During a participatory planning workshop, that was held by CCB in October/November 2017, members of both villages identified key social, developmental, and environmental challenges faced by their communities, and also drew a vision for their future that they’re hoping to achieve with CCB’s support. This year in June, a team from CCB then engaged in a second visit for a feedback meeting. They presented the outcome of the initial workshop for validation by the communities and received further important input during open and fruitful discussions in both villages. These successful meetings have laid the foundation for further cooperation and connections can now also be made with other organizations to cover issues such as a diversification of income away from a pure reliance on livestock farming.

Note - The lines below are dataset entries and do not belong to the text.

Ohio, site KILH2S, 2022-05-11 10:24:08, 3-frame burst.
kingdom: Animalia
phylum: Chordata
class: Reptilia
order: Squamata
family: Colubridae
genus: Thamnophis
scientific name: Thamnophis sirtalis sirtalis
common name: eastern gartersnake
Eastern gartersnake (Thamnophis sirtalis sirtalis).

CCB’s research team then also took part in the agenda and introduced their goals and methodologies for research on cheetah ecology and mitigation measures that will help to reduce the human-wildlife conflict in this crucial wildlife corridor. The participants followed this with great interest, especially the presentation of devices such as camera traps and GPS-collars, which will be used to monitor both wildlife and cattle in the area.
After two productive days both CCB and the two communities of Bere and Kacgae are grateful for the other’s interest and support. It is our common goal to preserve this important wildlife corridor by improving livelihoods in this rural area and we are looking forward to the continuation of this constructive relationship!
World Environment Day is aimed at increasing awareness and understanding towards the environment and the problems that surround it. The day is celebrated on June 5th every year and in 2018, it was hosted in Jwaneng under the theme ‘Beat Plastic Pollution’. Plastic pollution is a huge problem everywhere and the theme rallied behind the slogan - if you can’t reuse it, refuse it. This was a wake call for all to come together and reduce the production and use of plastics as they pose a serious threat to our marine life and human health. CCB hosted a stall and disseminated information on our services and how we are working with the rural farming communities towards the ultimate goal of coexistence. In order to coexist with nature, we need to find working sustainable ways to make earth a clean and healthy place to live. Happy World Environment Day!
On the 25th May 2018, 10 members of the Ghanzi Farmers Network (GFN) in partnership with Cheetah Conservation Botswana went on an exchange visit to their counterparts from the Southern Livestock Farmers network (SOLIFANE) members in Jwaneng. The main purpose of the visit was to give the GFN members an opportunity to meet up with SOLIAFNE members to exchange and share ideas on livestock farming experiences. While there, members from both networks had the opportunity to attend the Southern District Beef Farmers Association field day at Moleleme cattle post under the theme, “Increasing profitability for communal farmers”. The event was graced by the Minister of Agriculture Production and Food Security, Honorable Patrick Ralotsia, other stakeholders and farmers from the region. The day was filled with various activities for farmers to enjoy, among them information dissemination on farming issues, visits to cattle and goat kraals and chances to meet and engage farming giants in the Southern region. In the end, the trip was a success; all objectives of information and experience sharing were met. All members gained invaluable information on how to improve their farm performances in order to achieve desirable farming results.